Babylon’s ancient wonder, lying in ruins

MSNBC reports:
Maytham Hamzah cast his eyes toward the remains of King Nebuchadnezzar's guest palace in Babylon, one of the world's first great cities. He smiled, bitterly.

"They destroyed the whole country," Hamzah, the head of the Babylon museum, said of U.S. forces in Iraq. "So what are a few old bricks and mud walls in comparison?"

U.S. forces did not exactly destroy the 4,000-year-old city, home of one of the world's original seven wonders, the Hanging Gardens of Babylon. Even before the troops arrived, there was not much left: a mound of broken mud-brick buildings and archaeological fragments in a fertile plain between the Tigris and the Euphrates rivers.

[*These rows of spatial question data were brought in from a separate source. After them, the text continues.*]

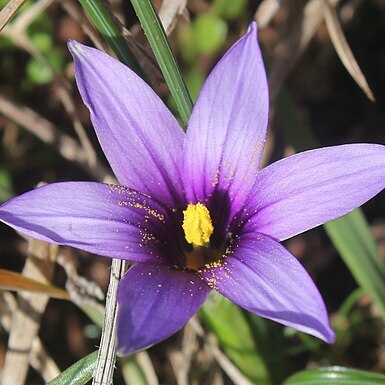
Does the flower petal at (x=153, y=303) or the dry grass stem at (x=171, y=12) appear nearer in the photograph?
the flower petal at (x=153, y=303)

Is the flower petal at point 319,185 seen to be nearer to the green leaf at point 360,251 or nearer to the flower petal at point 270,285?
the flower petal at point 270,285

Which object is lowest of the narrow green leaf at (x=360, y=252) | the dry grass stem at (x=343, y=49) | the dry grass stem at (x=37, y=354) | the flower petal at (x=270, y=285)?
the narrow green leaf at (x=360, y=252)

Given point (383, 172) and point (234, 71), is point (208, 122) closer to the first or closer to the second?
point (234, 71)

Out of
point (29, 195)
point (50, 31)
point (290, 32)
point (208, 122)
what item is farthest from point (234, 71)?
point (50, 31)

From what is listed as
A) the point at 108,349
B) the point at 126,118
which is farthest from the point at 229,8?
the point at 108,349

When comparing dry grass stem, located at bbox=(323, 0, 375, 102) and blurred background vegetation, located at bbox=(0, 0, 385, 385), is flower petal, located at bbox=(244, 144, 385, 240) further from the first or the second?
dry grass stem, located at bbox=(323, 0, 375, 102)

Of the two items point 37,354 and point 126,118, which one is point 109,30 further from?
point 37,354

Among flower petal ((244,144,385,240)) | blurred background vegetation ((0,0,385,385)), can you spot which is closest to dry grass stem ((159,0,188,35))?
blurred background vegetation ((0,0,385,385))

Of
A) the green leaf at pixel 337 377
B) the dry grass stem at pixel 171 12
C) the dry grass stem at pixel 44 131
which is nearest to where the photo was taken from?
the green leaf at pixel 337 377

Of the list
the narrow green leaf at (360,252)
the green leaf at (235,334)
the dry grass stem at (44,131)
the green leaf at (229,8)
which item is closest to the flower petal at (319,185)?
the green leaf at (235,334)
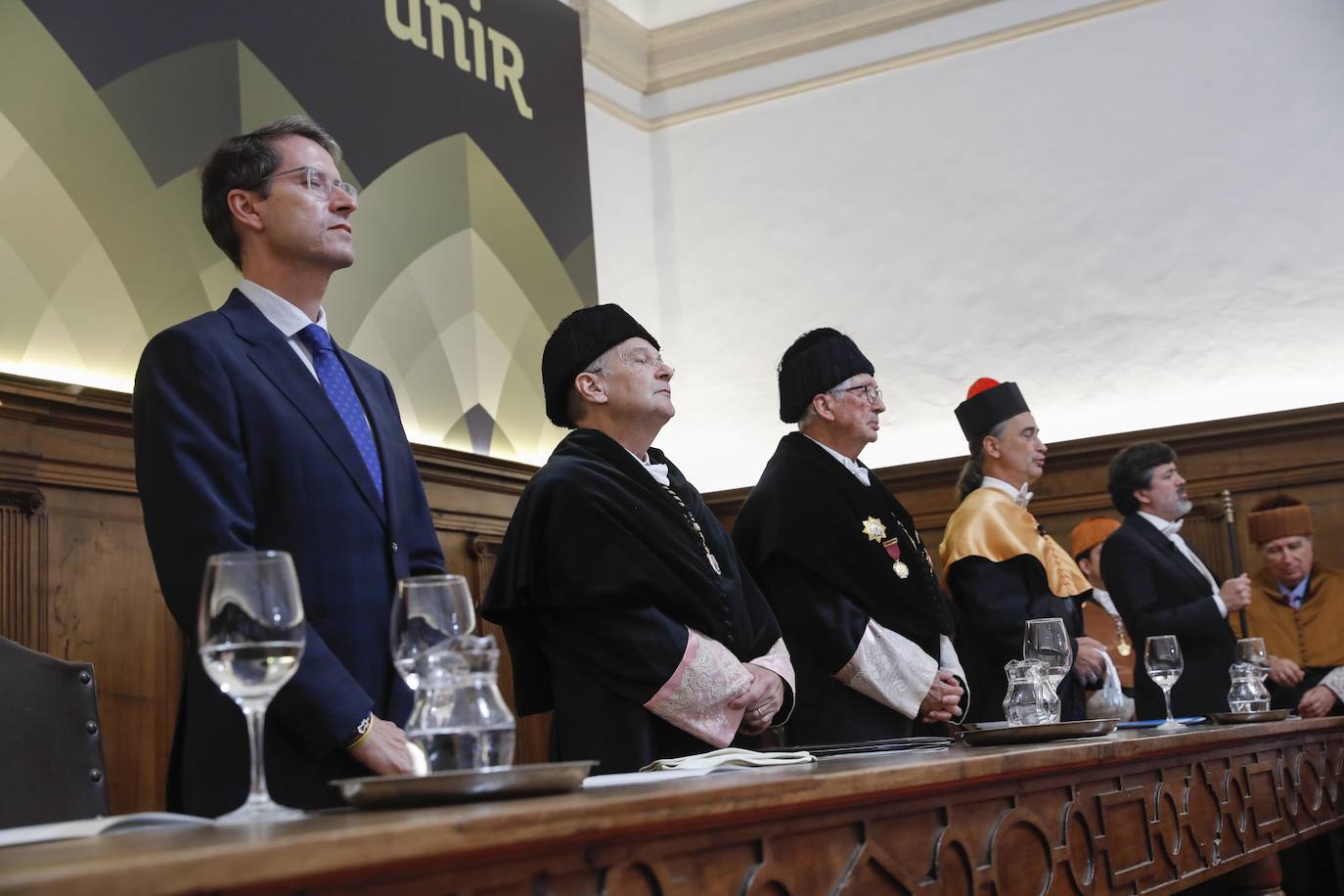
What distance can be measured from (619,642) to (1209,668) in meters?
2.81

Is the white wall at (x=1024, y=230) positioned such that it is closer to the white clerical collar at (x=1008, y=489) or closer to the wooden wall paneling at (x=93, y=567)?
the white clerical collar at (x=1008, y=489)

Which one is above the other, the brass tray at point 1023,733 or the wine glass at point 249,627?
the wine glass at point 249,627

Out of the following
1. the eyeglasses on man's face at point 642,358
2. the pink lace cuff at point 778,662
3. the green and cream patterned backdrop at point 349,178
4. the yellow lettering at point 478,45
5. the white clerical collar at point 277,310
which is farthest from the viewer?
the yellow lettering at point 478,45

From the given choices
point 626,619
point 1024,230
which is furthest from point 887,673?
point 1024,230

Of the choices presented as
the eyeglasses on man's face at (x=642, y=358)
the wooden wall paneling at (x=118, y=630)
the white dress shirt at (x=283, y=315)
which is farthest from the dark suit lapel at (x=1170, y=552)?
the white dress shirt at (x=283, y=315)

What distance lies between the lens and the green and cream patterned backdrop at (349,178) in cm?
412

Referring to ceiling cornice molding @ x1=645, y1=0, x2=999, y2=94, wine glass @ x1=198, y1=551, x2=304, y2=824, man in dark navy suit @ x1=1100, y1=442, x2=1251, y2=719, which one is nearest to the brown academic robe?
man in dark navy suit @ x1=1100, y1=442, x2=1251, y2=719

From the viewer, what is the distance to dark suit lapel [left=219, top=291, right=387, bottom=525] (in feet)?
7.13

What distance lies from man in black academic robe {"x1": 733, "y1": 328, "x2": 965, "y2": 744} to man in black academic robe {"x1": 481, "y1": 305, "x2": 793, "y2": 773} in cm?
38

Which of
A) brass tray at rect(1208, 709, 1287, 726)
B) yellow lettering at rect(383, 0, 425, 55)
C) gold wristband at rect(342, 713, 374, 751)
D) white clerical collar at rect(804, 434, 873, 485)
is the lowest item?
brass tray at rect(1208, 709, 1287, 726)

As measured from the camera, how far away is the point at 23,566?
379 cm

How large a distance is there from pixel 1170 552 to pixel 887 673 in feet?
6.33

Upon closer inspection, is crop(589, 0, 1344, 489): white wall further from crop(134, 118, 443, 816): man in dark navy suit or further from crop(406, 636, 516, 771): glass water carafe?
crop(406, 636, 516, 771): glass water carafe

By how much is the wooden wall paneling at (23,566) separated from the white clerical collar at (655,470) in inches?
69.8
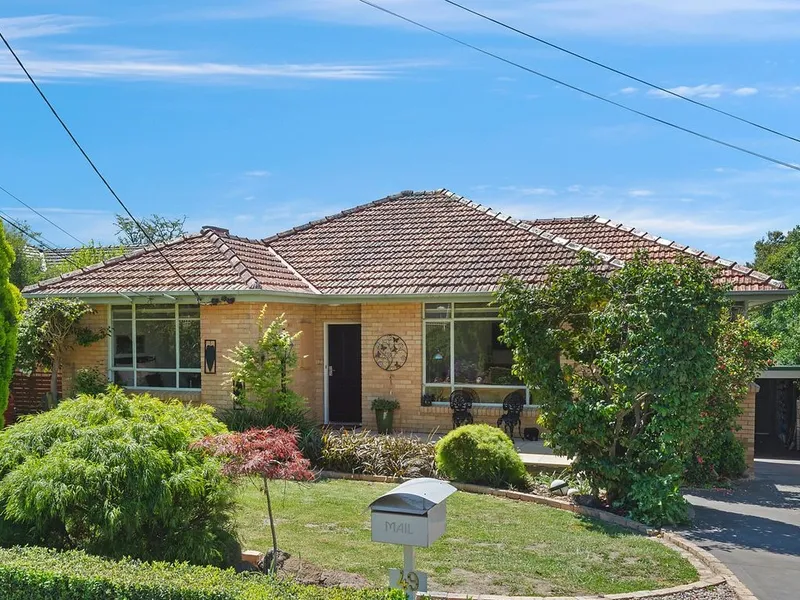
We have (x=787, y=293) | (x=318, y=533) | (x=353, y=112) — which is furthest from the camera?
(x=353, y=112)

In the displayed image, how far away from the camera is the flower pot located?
1524cm

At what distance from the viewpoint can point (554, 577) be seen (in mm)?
7195

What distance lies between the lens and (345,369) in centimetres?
1688

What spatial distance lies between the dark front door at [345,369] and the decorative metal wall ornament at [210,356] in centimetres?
279

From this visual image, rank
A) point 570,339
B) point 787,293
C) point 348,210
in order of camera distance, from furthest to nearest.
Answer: point 348,210
point 787,293
point 570,339

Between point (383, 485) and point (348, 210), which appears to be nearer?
point (383, 485)

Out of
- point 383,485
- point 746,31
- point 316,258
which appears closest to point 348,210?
Answer: point 316,258

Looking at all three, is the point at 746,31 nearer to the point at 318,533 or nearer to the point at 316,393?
the point at 318,533

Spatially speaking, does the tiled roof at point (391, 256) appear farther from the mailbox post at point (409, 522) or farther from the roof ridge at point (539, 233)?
the mailbox post at point (409, 522)

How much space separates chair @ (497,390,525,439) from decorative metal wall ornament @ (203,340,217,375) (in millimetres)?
5840

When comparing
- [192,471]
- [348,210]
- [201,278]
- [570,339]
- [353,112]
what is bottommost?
[192,471]

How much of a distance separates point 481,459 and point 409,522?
571 cm

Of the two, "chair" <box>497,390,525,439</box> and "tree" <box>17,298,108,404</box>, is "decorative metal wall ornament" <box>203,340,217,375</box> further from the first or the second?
"chair" <box>497,390,525,439</box>

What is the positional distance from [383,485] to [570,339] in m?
3.69
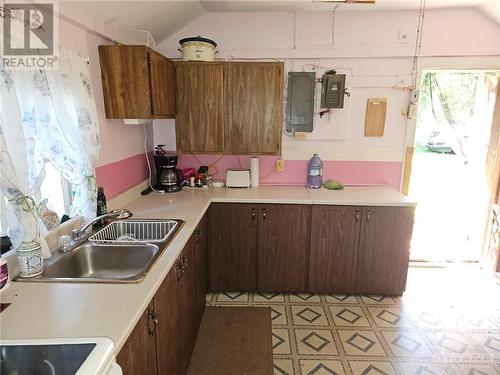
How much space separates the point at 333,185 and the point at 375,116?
0.78 m

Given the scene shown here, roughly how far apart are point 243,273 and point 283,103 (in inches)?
63.6

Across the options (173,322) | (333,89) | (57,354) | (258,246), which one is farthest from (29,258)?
(333,89)

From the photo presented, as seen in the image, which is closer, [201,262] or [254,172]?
[201,262]

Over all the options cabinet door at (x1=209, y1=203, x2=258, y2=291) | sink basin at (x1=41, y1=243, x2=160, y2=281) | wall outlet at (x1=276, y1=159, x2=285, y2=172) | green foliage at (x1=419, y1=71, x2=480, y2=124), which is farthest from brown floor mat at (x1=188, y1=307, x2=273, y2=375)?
green foliage at (x1=419, y1=71, x2=480, y2=124)

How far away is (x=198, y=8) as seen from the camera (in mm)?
2756

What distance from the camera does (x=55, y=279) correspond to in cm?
134

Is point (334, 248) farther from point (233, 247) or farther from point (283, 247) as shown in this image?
point (233, 247)

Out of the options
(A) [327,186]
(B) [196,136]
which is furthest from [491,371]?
(B) [196,136]

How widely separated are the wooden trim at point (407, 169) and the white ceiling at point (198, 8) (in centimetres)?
126

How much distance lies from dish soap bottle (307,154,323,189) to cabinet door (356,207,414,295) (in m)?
0.59

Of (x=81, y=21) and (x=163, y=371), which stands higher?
(x=81, y=21)

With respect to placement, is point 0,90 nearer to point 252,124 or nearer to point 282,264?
point 252,124

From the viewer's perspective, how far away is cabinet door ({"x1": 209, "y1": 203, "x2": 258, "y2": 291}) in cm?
→ 269

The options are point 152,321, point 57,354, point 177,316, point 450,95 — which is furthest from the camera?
point 450,95
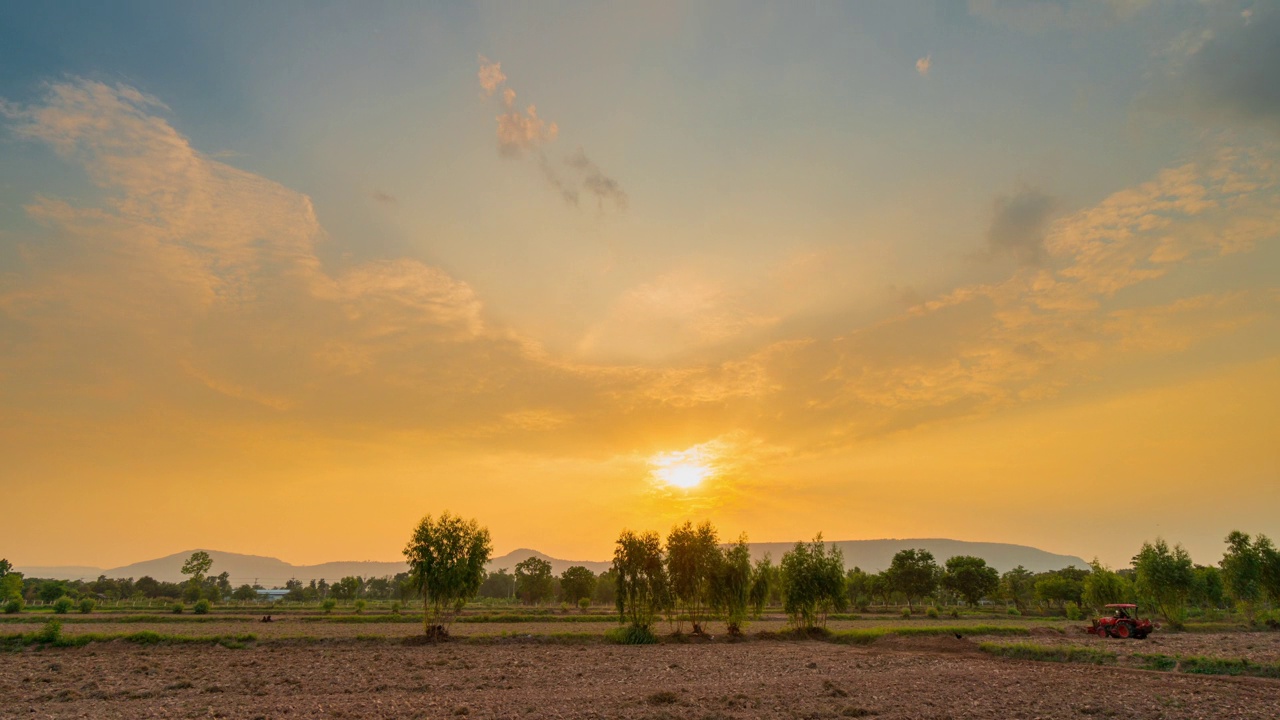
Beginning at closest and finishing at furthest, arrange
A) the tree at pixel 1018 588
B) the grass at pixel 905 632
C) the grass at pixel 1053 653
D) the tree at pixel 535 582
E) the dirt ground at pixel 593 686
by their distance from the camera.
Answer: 1. the dirt ground at pixel 593 686
2. the grass at pixel 1053 653
3. the grass at pixel 905 632
4. the tree at pixel 1018 588
5. the tree at pixel 535 582

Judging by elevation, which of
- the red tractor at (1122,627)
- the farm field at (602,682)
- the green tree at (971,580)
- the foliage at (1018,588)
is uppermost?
the farm field at (602,682)

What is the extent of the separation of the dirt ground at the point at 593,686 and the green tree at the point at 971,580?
84.0m

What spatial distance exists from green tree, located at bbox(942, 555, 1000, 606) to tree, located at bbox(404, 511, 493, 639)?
312ft

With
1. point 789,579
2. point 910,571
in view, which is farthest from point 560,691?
point 910,571

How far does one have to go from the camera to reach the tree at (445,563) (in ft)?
159

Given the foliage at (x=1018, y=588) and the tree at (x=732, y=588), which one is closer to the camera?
the tree at (x=732, y=588)

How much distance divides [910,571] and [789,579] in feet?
231

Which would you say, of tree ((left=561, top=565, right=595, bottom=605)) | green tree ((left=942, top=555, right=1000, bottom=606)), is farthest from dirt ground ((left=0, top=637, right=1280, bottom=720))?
tree ((left=561, top=565, right=595, bottom=605))

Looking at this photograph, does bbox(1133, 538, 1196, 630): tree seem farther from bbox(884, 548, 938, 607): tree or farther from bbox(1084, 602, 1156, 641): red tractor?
bbox(884, 548, 938, 607): tree

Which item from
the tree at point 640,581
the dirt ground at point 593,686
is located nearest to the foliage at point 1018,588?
the tree at point 640,581

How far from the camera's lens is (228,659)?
107 feet

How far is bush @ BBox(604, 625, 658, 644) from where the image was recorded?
Answer: 45938mm

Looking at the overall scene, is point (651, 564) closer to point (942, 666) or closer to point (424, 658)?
point (424, 658)

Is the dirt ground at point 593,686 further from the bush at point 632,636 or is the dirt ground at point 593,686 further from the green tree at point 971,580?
the green tree at point 971,580
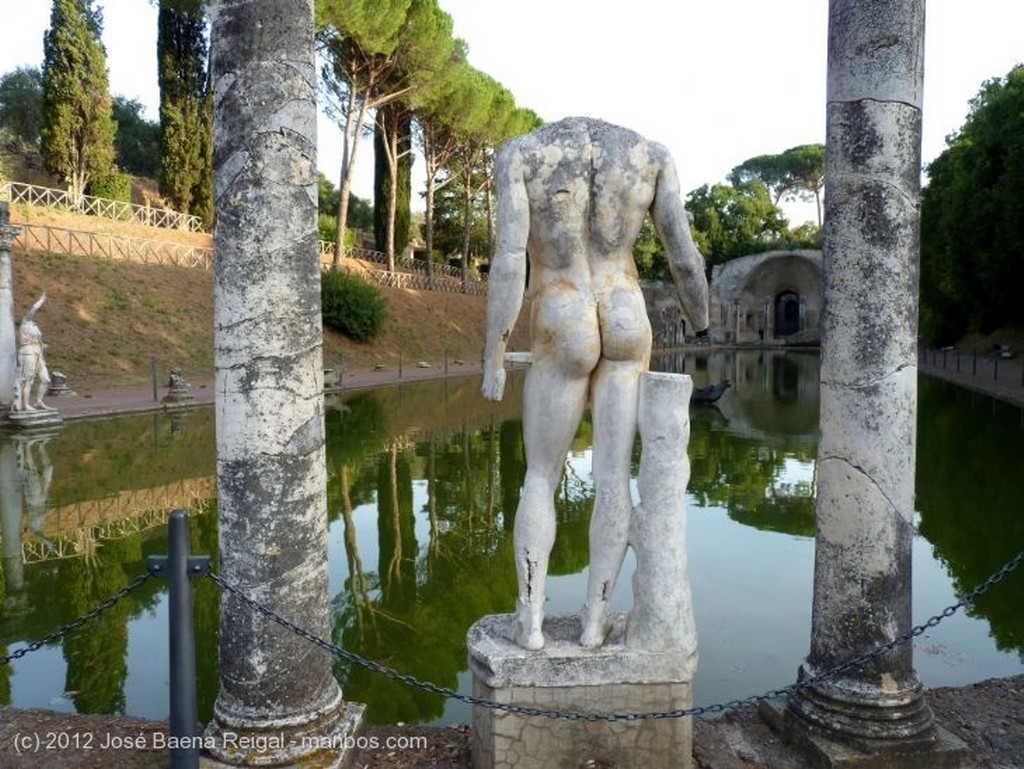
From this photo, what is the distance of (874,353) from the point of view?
3.25 m

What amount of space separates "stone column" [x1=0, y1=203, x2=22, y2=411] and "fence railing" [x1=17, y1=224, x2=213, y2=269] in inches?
299

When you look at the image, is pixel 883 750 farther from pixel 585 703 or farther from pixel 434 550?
pixel 434 550

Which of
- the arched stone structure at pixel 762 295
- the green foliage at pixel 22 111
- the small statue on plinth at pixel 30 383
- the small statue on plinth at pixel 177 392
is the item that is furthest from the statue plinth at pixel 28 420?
the arched stone structure at pixel 762 295

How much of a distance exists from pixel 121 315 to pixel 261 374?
20.4 meters

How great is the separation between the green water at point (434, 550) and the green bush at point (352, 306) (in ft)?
43.2

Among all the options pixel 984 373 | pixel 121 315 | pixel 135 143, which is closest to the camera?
pixel 121 315

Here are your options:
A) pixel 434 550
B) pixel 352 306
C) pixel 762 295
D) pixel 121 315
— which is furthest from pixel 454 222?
pixel 434 550

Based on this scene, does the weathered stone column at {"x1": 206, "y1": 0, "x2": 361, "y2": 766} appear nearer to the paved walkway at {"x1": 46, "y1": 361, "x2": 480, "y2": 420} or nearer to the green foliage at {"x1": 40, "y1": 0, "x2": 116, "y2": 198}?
the paved walkway at {"x1": 46, "y1": 361, "x2": 480, "y2": 420}

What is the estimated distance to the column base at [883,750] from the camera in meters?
3.07

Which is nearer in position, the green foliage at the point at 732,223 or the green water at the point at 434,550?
the green water at the point at 434,550

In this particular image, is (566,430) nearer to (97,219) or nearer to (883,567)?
(883,567)

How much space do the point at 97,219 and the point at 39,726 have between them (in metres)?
25.4

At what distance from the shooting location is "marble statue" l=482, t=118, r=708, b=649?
2.96m

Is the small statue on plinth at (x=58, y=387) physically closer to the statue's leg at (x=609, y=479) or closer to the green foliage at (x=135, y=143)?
the statue's leg at (x=609, y=479)
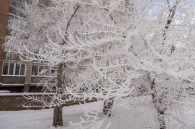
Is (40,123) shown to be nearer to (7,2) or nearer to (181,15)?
(181,15)

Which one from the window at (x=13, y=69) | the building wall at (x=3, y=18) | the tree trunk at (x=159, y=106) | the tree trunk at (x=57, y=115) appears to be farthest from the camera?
the window at (x=13, y=69)

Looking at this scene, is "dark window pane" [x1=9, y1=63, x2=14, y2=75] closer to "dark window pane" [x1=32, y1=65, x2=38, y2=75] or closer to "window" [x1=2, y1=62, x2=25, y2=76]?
"window" [x1=2, y1=62, x2=25, y2=76]

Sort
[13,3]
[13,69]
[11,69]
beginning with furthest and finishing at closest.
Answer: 1. [13,3]
2. [13,69]
3. [11,69]

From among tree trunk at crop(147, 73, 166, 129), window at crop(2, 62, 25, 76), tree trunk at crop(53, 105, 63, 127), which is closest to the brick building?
window at crop(2, 62, 25, 76)

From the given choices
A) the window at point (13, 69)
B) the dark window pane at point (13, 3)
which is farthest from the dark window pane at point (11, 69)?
the dark window pane at point (13, 3)

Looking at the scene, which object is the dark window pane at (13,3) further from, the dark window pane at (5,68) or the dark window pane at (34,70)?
the dark window pane at (34,70)

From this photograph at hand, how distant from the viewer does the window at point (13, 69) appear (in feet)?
54.7

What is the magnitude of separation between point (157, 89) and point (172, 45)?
4.78 feet

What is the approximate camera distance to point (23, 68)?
709 inches

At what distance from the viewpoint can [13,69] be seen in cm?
1722

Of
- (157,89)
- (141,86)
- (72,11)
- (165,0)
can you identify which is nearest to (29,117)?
(72,11)

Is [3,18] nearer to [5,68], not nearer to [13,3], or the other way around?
[13,3]

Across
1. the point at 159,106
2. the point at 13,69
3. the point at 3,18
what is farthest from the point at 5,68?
the point at 159,106

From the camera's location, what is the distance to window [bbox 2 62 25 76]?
16680 mm
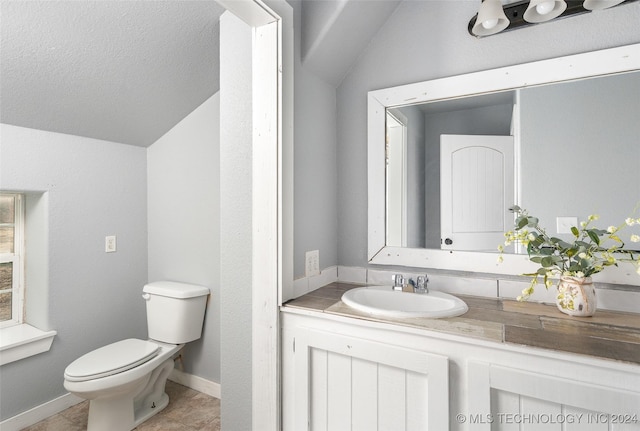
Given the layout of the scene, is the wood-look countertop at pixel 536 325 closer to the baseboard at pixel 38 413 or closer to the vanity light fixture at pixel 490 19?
the vanity light fixture at pixel 490 19

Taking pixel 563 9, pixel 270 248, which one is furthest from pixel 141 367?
pixel 563 9

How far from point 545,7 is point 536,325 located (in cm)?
107

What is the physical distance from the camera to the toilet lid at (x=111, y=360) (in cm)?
163

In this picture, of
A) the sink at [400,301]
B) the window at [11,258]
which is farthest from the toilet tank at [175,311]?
the sink at [400,301]

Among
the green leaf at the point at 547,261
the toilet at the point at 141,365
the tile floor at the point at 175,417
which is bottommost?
the tile floor at the point at 175,417

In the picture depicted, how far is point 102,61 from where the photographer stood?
1603mm

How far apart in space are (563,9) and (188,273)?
2293mm

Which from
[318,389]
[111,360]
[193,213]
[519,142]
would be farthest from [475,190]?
[111,360]

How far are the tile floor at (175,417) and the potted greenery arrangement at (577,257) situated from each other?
1798 millimetres

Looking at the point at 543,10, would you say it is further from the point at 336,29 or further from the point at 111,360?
the point at 111,360

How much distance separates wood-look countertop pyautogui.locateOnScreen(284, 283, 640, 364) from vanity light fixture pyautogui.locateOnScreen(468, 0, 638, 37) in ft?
3.39

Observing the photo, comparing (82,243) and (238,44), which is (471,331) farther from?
(82,243)

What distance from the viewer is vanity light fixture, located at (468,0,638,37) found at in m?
1.15

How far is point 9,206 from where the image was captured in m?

But they did turn it into Camp Alpha, a military base, shortly after the U.S.-led invasion in 2003. Their 18-month stay there caused "major damage" and represented a "grave encroachment on this internationally known archeological site," a report released this month in Paris by the United Nations' cultural agency, UNESCO, says.

The ruins stretch over a rectangular area measuring 2,100 acres along the western banks of the Euphrates. The site consists of Nebuchadnezzar's palace, which then-President Saddam Hussein rebuilt in the 1980s; the remains of the Temple of Ninmakh; and a palace for royal guests. In addition, there is the Lion of Babylon, a 2,600-year-old sculpture, and the remains of the Ishtar Gate, the most beautiful of the eight gates that once ringed the perimeter of the town. It still bears the symbols of Babylonian gods.

According to the report, which comes after five years of investigation by a team of Iraqi and international experts, foreign troops and contractors bulldozed hilltops and
then covered them with gravel to serve as parking lots for military vehicles and trailers. They drove heavy vehicles over the fragile paving of once-sacred pathways.

The report also says that forces built barriers and embankments to protect the base, pulverizing ancient pottery and bricks that were engraved with cuneiform characters. They dug trenches where they stored fuel tanks for their helicopters, which landed near an ancient theater. Among the structures that suffered the most damage, according to the report, were the Ishtar Gate and a processional thoroughfare. Experts also say troops filled their sandbags with soil from a site that was littered with archaeological fragments.